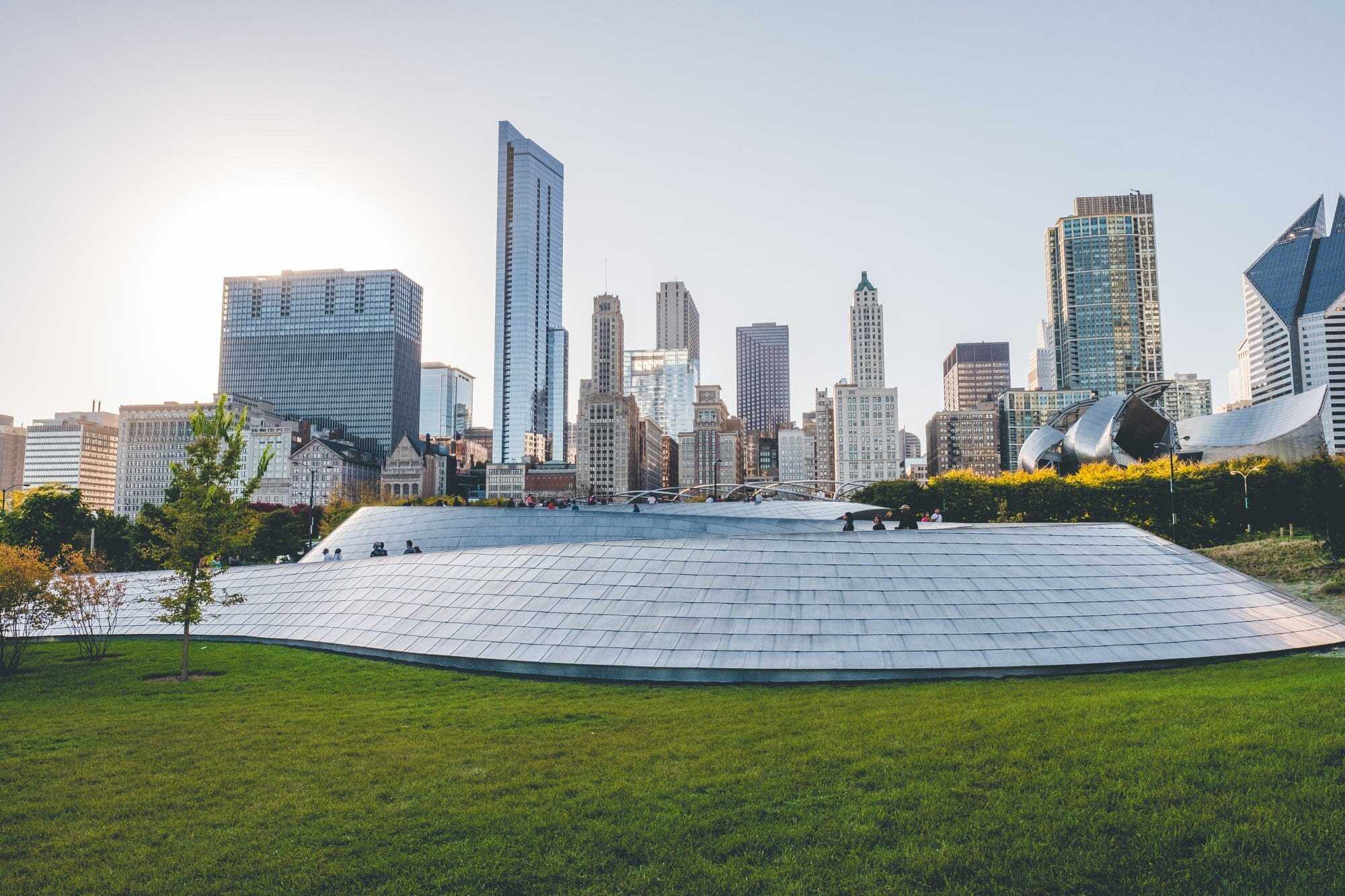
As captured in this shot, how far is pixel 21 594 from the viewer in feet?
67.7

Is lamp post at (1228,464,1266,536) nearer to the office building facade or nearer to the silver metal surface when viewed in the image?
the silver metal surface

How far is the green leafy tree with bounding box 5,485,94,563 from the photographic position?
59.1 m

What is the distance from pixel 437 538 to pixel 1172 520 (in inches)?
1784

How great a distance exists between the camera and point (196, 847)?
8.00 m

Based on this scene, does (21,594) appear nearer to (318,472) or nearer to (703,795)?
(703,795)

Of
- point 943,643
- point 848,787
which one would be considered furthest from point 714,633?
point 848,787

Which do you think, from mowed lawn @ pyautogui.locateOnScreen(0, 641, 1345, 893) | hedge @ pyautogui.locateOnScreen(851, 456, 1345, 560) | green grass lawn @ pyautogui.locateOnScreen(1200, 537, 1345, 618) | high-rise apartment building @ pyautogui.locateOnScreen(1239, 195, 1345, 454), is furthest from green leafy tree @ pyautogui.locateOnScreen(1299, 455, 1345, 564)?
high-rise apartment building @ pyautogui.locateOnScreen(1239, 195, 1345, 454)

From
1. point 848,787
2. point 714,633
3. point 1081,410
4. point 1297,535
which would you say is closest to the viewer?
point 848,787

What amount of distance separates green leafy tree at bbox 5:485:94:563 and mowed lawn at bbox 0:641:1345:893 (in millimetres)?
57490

==

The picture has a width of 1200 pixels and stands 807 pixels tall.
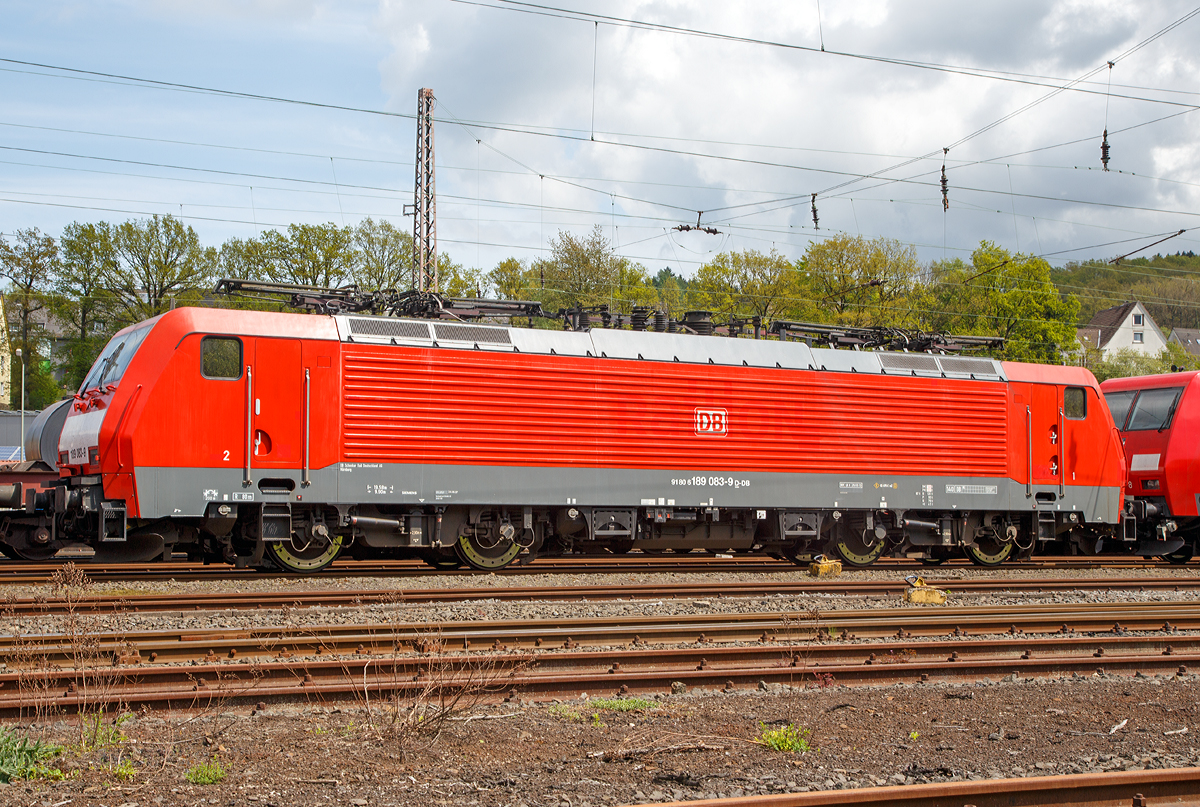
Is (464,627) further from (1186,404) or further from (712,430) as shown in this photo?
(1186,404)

STATED GOAL: Find each line in the listing above that contains the word "What" and copy those lines out in full. Only matches with the same capitalization count.

FULL ANSWER:
What is the distance from pixel 437 538 to pixel 1172 520 (in inches)?
What amount of distance separates green leafy tree at bbox 5:485:94:563 and mowed lawn at bbox 0:641:1345:893 (in millimetres)?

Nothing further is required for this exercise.